Maximum principle for an elliptic system

Suppose $$\Omega$$ is a bounded smooth domain in $$R^N$$ and $$a,b$$ are bounded smooth vector fields in $$\Omega$$. Suppose we have $$-\Delta u(x) + a(x) \cdot \nabla v(x) = f(x) \ge 0 \quad \mbox{ in } \Omega$$ $$-\Delta v(x) + b(x) \cdot \nabla u(x) = g(x) \ge 0 \quad \mbox{ in } \Omega$$ with $$u=v=0$$ on $$\partial \Omega$$. I am curious whether there is a maximum principle for $$u,v$$ in the sense that $$u,v \ge 0$$. I would prefer not to have any smallness or structural assumptions on $$a,b$$.

I assume these are well known results (just not to me). Any comments are greatly appreciated.

• If I understood correctly, I do not think there is any. Take $N = 1$, $\Omega = (0, \pi)$, $u(x) = -1 + \cos x$, $v(x) = -\sin x$, $a(x) = 1$, $b(x) = -1$ and $f(x) = g(x) = 0$. These satisfy the desired equations, but $u$ and $v$ are actually negative everywhere. Mar 2, 2019 at 7:58
• thank you very much for your answer...so with some smallness conditions on $a$ and $b$ i can prove (I think) but i wanted something better.
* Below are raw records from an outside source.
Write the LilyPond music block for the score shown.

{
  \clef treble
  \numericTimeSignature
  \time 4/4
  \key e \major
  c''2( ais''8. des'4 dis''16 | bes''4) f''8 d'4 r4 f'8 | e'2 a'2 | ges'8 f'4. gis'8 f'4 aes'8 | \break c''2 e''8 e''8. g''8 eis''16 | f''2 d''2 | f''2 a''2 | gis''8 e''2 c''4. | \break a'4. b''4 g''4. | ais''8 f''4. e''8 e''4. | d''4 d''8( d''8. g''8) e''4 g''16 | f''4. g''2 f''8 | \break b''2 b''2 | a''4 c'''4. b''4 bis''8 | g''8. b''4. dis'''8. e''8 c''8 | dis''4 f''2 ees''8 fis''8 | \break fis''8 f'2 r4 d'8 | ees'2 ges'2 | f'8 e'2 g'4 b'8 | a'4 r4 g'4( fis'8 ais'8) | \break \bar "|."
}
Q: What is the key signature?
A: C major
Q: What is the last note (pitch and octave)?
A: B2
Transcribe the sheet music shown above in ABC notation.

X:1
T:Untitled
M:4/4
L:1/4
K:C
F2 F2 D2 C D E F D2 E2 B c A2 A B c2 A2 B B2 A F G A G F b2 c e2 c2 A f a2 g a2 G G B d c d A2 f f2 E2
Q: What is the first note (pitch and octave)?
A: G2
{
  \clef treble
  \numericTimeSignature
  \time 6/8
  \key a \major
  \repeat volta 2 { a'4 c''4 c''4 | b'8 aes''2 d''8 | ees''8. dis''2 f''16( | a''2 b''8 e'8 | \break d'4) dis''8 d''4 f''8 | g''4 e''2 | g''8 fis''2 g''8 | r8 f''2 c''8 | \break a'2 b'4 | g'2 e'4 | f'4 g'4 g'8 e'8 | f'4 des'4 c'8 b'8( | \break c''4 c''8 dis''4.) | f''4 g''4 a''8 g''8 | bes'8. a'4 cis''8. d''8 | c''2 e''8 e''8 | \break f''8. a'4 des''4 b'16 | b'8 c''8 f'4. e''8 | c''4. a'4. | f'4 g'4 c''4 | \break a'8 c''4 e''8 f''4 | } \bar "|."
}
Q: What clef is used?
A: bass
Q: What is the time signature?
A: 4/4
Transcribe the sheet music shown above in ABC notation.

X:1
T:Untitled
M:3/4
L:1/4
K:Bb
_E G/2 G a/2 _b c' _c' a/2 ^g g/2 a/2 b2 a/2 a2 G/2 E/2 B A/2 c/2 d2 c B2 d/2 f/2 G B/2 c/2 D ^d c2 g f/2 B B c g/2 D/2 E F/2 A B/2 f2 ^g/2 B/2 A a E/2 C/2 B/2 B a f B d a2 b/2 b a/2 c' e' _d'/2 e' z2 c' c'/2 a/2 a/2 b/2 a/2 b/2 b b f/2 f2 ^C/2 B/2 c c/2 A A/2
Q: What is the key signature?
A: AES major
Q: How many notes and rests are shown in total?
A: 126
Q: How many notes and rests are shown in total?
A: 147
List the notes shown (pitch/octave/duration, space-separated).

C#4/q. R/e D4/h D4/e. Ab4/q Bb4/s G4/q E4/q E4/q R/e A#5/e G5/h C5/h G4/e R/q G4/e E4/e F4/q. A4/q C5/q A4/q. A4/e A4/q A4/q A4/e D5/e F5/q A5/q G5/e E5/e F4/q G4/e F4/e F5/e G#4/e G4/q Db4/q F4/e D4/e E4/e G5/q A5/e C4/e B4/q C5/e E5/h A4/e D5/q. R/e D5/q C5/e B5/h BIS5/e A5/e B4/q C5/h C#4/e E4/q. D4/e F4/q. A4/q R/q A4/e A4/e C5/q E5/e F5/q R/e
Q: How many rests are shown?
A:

If you add it as an answer i can accept it. Thanks again Mar 2, 2019 at 15:21
• Done. There was an error in my comment ($f(\pi) \ne 0$), but one can take $\Omega = (0, 2\pi)$ and everything works. Mar 2, 2019 at 21:06

1 Answer

Without any further assumptions, there is no such maximum principle. For example, in dimension $$N = 1$$, the functions $$u(x) = -1 + \cos x , \qquad v(x) = -\sin x$$ satisfy the system of elliptic equations given in the question with $$f(x) = g(x) = 0$$, $$a(x) = 1$$ and $$b(x) = -1$$, and both are equal to zero at the endpoints of $$\Omega = (0, 2\pi)$$. Nevertheless, neither $$u$$ nor $$v$$ is non-negative in $$\Omega$$.